Play by Stanislaus Stange

The Girl with the Whooping Cough is a play written by Stanislaus Stange in 1910. Adapted from a French farce, the show featured dialogue that was condemned as indecent by many contemporary reviewers. The play's appearance on Broadway was suppressed when New York City officials threatened not to renew the operating license of the theater.

==Plot==
The story follows the misbehaviors of Regina (Valeska Suratt) as she passes whooping cough to the numerous men she kisses. In the final act, her amours land her in divorce court, where she performs a dance routine borrowed from Suratt's vaudeville act.

==Broadway production and suppression==
After early performances in Trenton, New Jersey, producer Al Woods brought the play to Broadway, with sultry vaudeville actress Valeska Suratt in the lead role. It opened at the New York Theatre on April 25, 1910. Trenton police had attended a rehearsal and declared the play fit for performance after some mild censorship, but when it came to New York, Mayor William Jay Gaynor viewed it less favorably. Hearing rumors about the play's content, he reviewed a script beforehand and found nothing objectionable in it. When the production went live, he received complaints that made him suspect he had not been given an accurate script. He decided to send stenographers to take notes on its content. They reported back that the actors had "interpolated" salacious elements into the performance.

Based on this evidence, Gaynor asked New York City Police Commissioner William F. Baker to suppress the play.

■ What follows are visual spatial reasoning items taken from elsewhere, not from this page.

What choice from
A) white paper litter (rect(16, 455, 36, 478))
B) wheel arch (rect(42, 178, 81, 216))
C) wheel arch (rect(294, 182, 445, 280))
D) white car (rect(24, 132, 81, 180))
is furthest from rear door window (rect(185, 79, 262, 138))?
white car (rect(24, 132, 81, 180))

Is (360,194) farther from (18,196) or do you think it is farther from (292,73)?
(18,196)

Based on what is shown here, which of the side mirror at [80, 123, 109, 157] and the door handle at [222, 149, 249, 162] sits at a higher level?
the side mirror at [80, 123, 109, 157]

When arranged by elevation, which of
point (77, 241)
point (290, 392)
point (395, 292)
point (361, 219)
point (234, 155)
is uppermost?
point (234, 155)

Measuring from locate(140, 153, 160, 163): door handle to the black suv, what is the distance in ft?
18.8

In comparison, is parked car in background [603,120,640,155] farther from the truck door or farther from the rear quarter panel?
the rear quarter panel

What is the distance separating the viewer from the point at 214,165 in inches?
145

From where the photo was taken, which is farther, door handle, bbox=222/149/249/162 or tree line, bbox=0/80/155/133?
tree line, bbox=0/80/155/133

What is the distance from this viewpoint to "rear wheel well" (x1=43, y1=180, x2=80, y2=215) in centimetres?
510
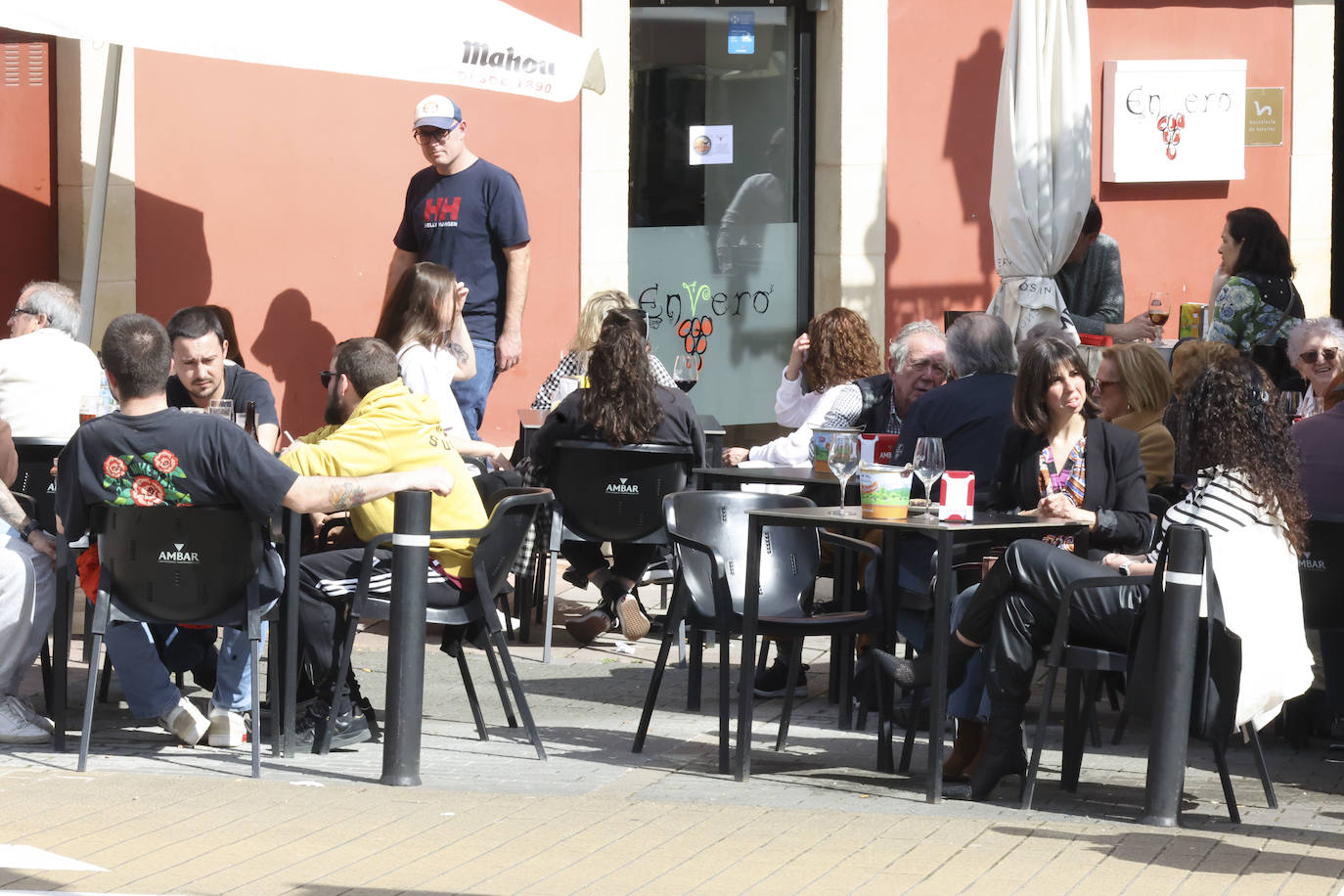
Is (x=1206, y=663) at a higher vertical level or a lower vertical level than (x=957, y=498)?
lower

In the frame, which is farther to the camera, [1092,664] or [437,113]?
[437,113]

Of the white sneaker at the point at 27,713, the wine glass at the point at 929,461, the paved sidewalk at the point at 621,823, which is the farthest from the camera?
the white sneaker at the point at 27,713

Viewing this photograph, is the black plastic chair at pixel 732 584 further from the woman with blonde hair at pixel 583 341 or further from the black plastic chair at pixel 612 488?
the woman with blonde hair at pixel 583 341

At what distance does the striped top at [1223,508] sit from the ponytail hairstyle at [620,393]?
270 cm

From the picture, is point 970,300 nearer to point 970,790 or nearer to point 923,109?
point 923,109

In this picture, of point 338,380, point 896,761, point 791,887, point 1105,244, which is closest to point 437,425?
point 338,380

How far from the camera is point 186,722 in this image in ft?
21.0

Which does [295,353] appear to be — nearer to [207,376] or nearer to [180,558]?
Answer: [207,376]

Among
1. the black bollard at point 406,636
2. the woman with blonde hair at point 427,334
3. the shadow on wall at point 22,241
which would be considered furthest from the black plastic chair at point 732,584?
the shadow on wall at point 22,241

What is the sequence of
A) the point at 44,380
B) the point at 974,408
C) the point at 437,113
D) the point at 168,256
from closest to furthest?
1. the point at 974,408
2. the point at 44,380
3. the point at 437,113
4. the point at 168,256

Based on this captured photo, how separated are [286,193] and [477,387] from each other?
1603 millimetres

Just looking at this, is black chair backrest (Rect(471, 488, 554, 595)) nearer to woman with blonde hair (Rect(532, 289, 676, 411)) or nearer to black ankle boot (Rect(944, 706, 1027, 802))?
black ankle boot (Rect(944, 706, 1027, 802))

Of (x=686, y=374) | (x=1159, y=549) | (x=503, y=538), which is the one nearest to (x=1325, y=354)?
(x=1159, y=549)

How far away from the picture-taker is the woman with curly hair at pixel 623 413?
7941 mm
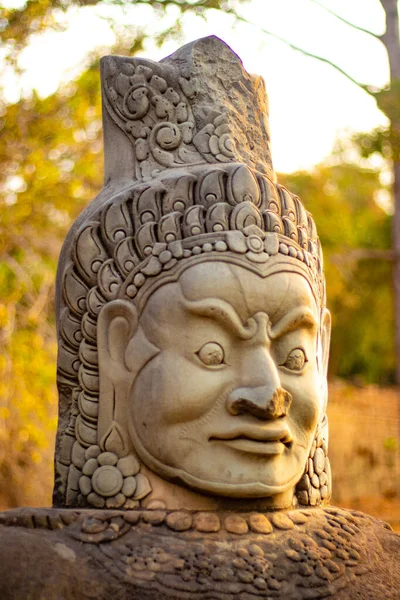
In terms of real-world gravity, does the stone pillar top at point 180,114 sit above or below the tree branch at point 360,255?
below

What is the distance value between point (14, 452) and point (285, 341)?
5742 mm

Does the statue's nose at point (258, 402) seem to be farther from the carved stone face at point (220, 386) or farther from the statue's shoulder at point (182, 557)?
the statue's shoulder at point (182, 557)

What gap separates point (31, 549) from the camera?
2.67m

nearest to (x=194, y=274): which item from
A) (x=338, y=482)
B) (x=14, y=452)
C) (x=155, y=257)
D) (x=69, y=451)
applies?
(x=155, y=257)

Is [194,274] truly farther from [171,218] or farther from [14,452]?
[14,452]

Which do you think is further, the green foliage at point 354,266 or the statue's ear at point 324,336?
the green foliage at point 354,266

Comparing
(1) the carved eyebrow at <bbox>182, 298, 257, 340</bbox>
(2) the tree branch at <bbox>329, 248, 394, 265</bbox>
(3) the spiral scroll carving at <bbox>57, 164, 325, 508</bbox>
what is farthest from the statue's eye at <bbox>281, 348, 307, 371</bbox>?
(2) the tree branch at <bbox>329, 248, 394, 265</bbox>

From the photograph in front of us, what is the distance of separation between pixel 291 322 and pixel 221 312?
31cm

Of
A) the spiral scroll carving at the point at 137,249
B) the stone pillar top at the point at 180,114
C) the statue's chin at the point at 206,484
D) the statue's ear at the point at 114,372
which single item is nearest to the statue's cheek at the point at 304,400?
the statue's chin at the point at 206,484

On May 6, 1910, Baker contacted the theater's management company, Klaw & Erlanger. He threatened that if the play was not stopped, he would refuse to renew the theater's operating license, which expired at the end of April. Abraham L. Erlanger promised to cancel the show, but Woods did not agree. After unsatisfactory meetings with Baker and Gaynor, Woods went to the New York Supreme Court on May 9, 1910, to get an injunction preventing the police from closing down the play. The judge gave Woods the order he requested, but while it prevented the authorities from interfering with the show directly, it did not compel them to renew the license for the theater. Left with no home for his production, Woods was forced to shut it down.

Notwithstanding the objections from Woods, Gaynor's actions garnered a positive response from the press. A column in The New York Times said his actions were guided by "common sense and good taste". When the show headed to other cities, Gaynor threatened to write other mayors to warn them against it.

==Reception==
The play was "unmercifully damned by the critics", according to theater scholar Gerald Bordman. The Trenton True American described the performances there as "disgustingly vulgar". A brief review of the Broadway opening from The New York Times called it "stupid", although the reviewer found some humor in the performance of supporting player Dallas Welford. Drama critic George Jean Nathan called it "nauseating and ... disgusting in its futile efforts to be risqué".

When the play went on the road after being shut down in New York, the Philadelphia Times declared it "coarse", "vulgar" and not worthy of any "self-respecting person".